Captioned web image data
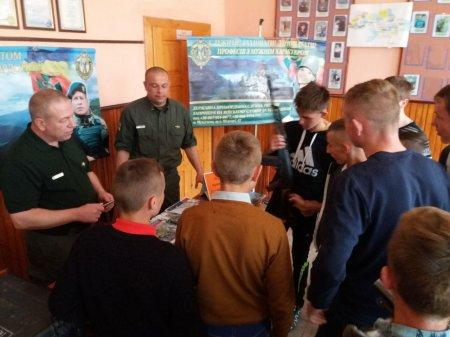 На Закарпатті зростає престиж професії стражів кордону (ФОТО)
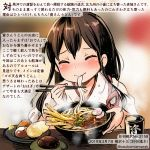 1girl akagi_(kantai_collection) blush bowl brown_hair chopsticks closed_eyes colored_pencil_(medium) commentary_request cup dated eating food hair_between_eyes holding holding_chopsticks japanese_clothes kantai_collection kirisawa_juuzou long_hair numbered oden smile solo tasuki traditional_media translation_request twitter_username udon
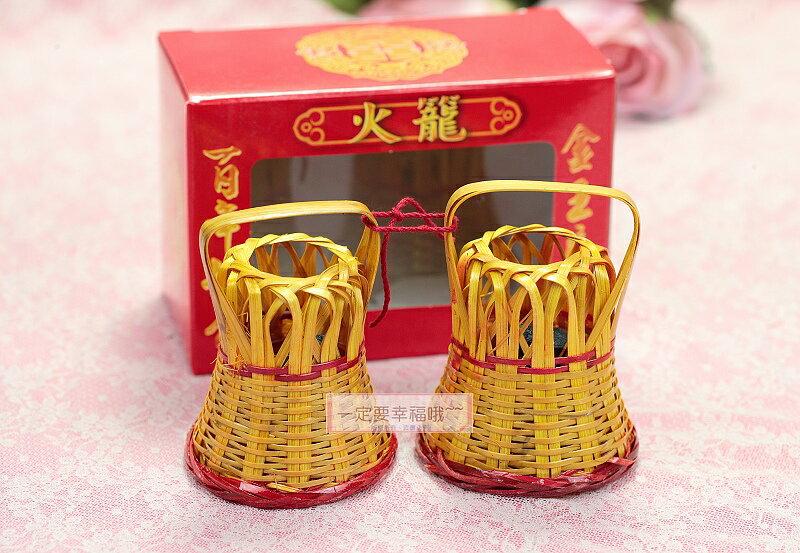 一定要幸福哦~~小火籠禮盒(竹製)、新娘嫁妝、結婚用品,安床用品
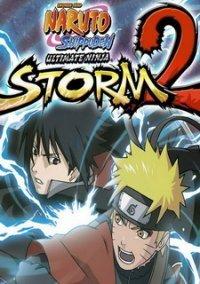 Обзор Naruto Shippuden: Ultimate Ninja Storm 2 - Изображение 1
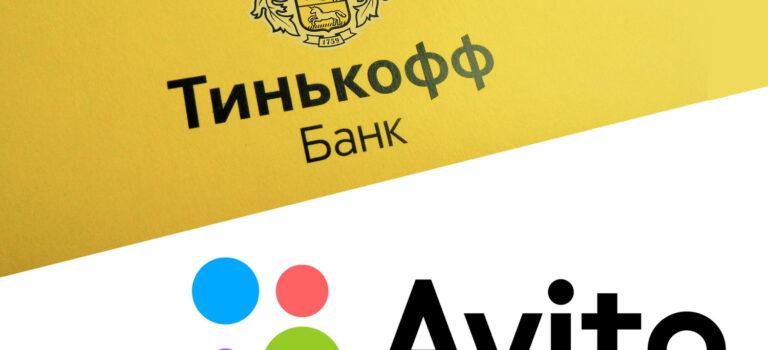 Avito и Банк Тинькофф: Как за 10 дней получить прибыль в 100%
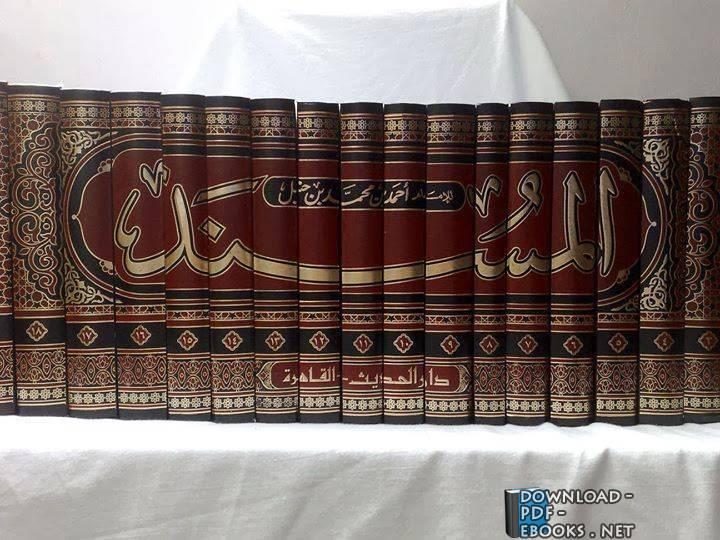 ❞ كتاب مسند الإمام أحمد بن حنبل (ت عطا) ❝  ⏤ الامام احمد ابن حنبل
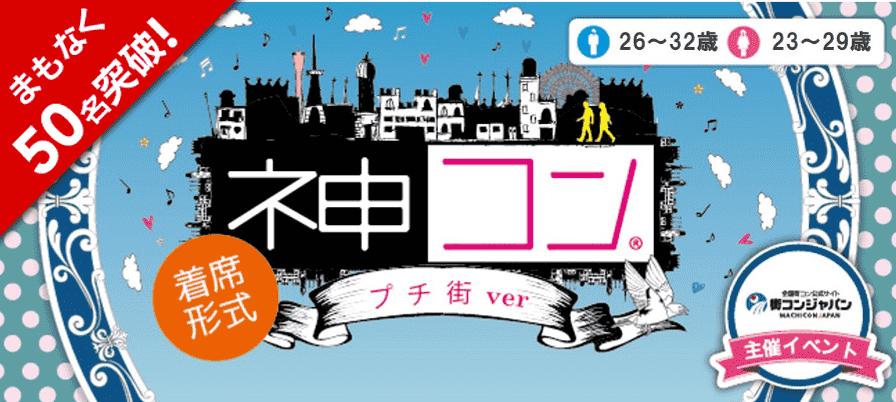 【三宮・元町のプチ街コン】街コンジャパン主催 2017年10月28日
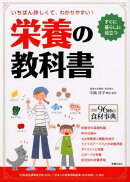 栄養の教科書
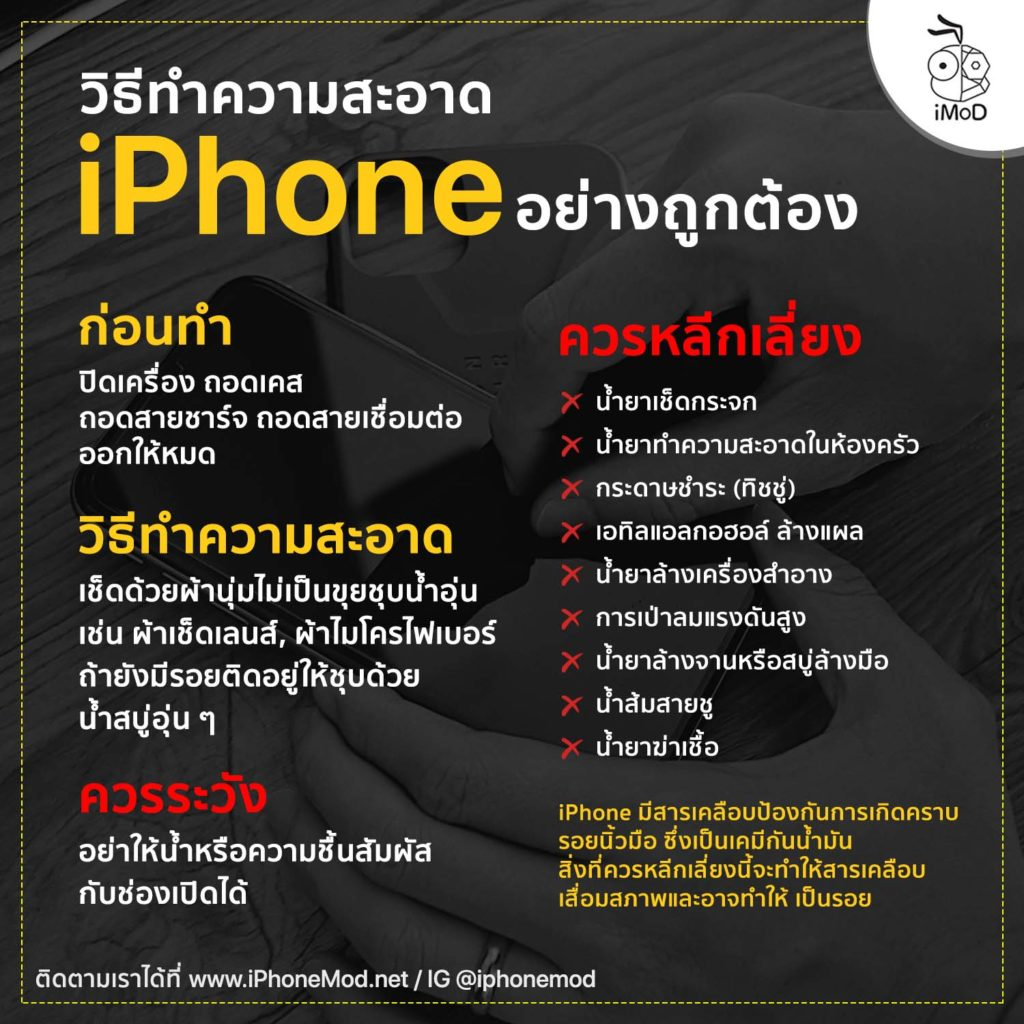 How To Clean Iphone Correctly Info 1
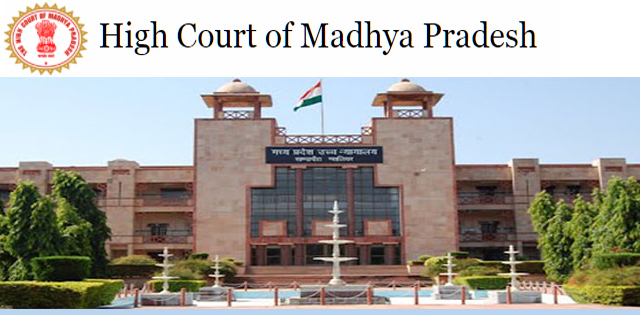 Madhya Pradesh High Court - Notional Increment on retirement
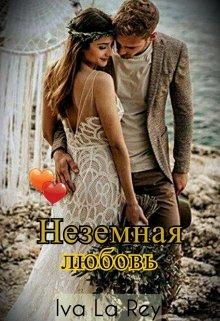 """Книга. """"Неземная любовь (часть I)"""" читать онлайн"""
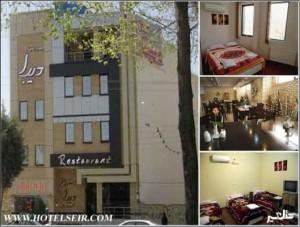 هتل دیبا شهرکرد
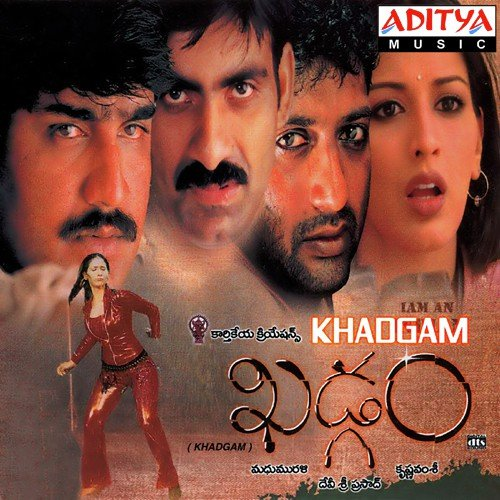 Khadgam 2002 500x500 meme indians song by honey from khadgam, download mp3 or play,Meme Indians Song Free Download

**WHAT YOU NEED TO DO**
Set down word for word the lines above from the one with "Обзор Naruto Shippuden: Ultimate" up to and including the one with "Madhya Pradesh High". Omit every picture.

**OUTPUT FOR THIS EXERCISE**
 Обзор Naruto Shippuden: Ultimate Ninja Storm 2 - Изображение 1
 Avito и Банк Тинькофф: Как за 10 дней получить прибыль в 100%
 ❞ كتاب مسند الإمام أحمد بن حنبل (ت عطا) ❝  ⏤ الامام احمد ابن حنبل
 【三宮・元町のプチ街コン】街コンジャパン主催 2017年10月28日
 栄養の教科書
 How To Clean Iphone Correctly Info 1
 Madhya Pradesh High Court - Notional Increment on retirement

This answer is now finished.